Bayesian model-independent evaluation of expansion rates of the universe

TL;DR

This paper uses Bayesian, model-independent methods to evaluate the universe's expansion rates with supernova data, finding results that challenge prior assumptions and highlight the importance of prior choices.

Contribution

It introduces a Bayesian, model-independent approach using Taylor series expansion of the scale factor, avoiding convergence issues of redshift-based methods.

Findings

Marginal likelihood for deceleration parameter peaked around zero.

New data significantly constrains cosmographic expansion rates.

Results depend on the prior distribution of the Hubble parameter.

Abstract

Marginal likelihoods for the cosmic expansion rates are evaluated using the `Constitution' data of 397 supernovas, thereby updating the results in some previous works. Even when beginning with a very strong prior probability that favors an accelerated expansion, we obtain a marginal likelihood for the deceleration parameter $q_0$ peaked around zero in the spatially flat case.

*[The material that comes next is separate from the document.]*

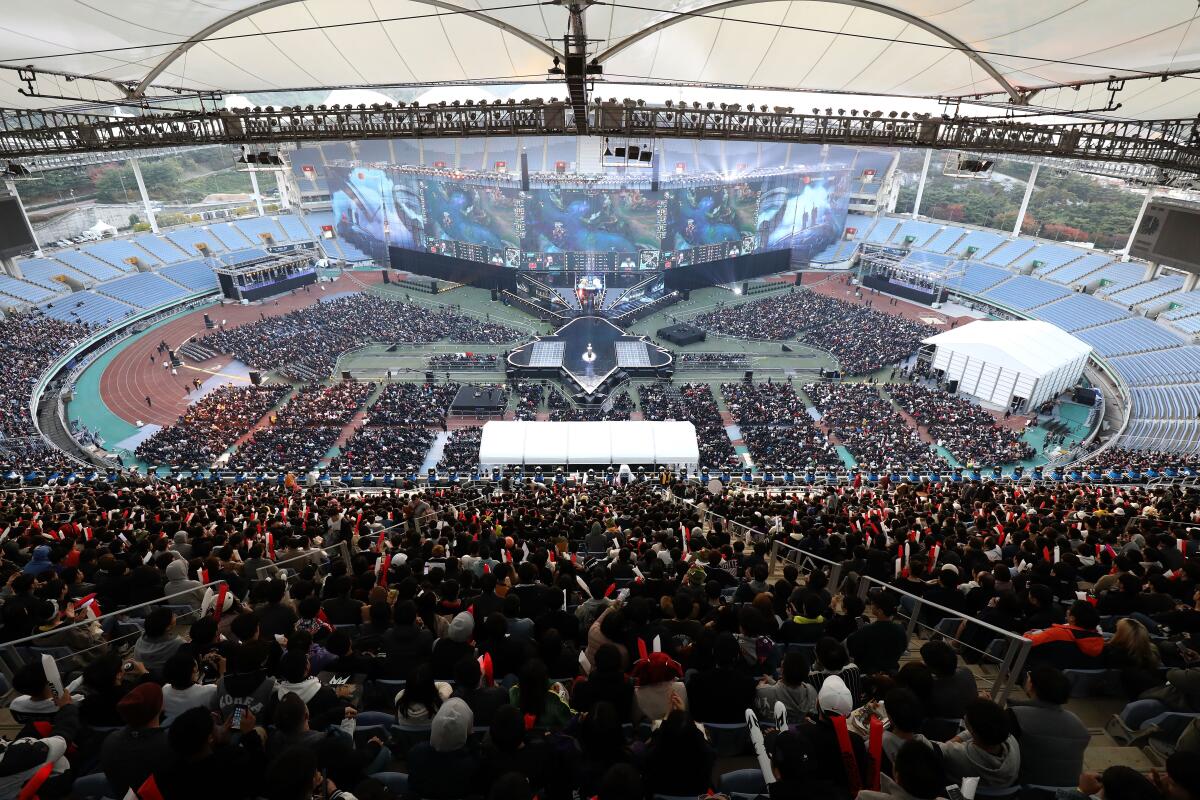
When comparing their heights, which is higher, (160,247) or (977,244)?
(977,244)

It is also found that the new data significantly constrains the cosmographic expansion rates, when compared to the previous analyses. These results may strongly depend on the Gaussian prior probability distribution chosen for the Hubble parameter represented by $h$, with $h=0.68\pm 0.06$. This and similar priors for other expansion rates were deduced from previous data. Here again we perform the Bayesian model-independent analysis in which the scale factor is expanded into a Taylor series in time about the present epoch. Unlike such Taylor expansions in terms of redshift, this approach has no convergence problem.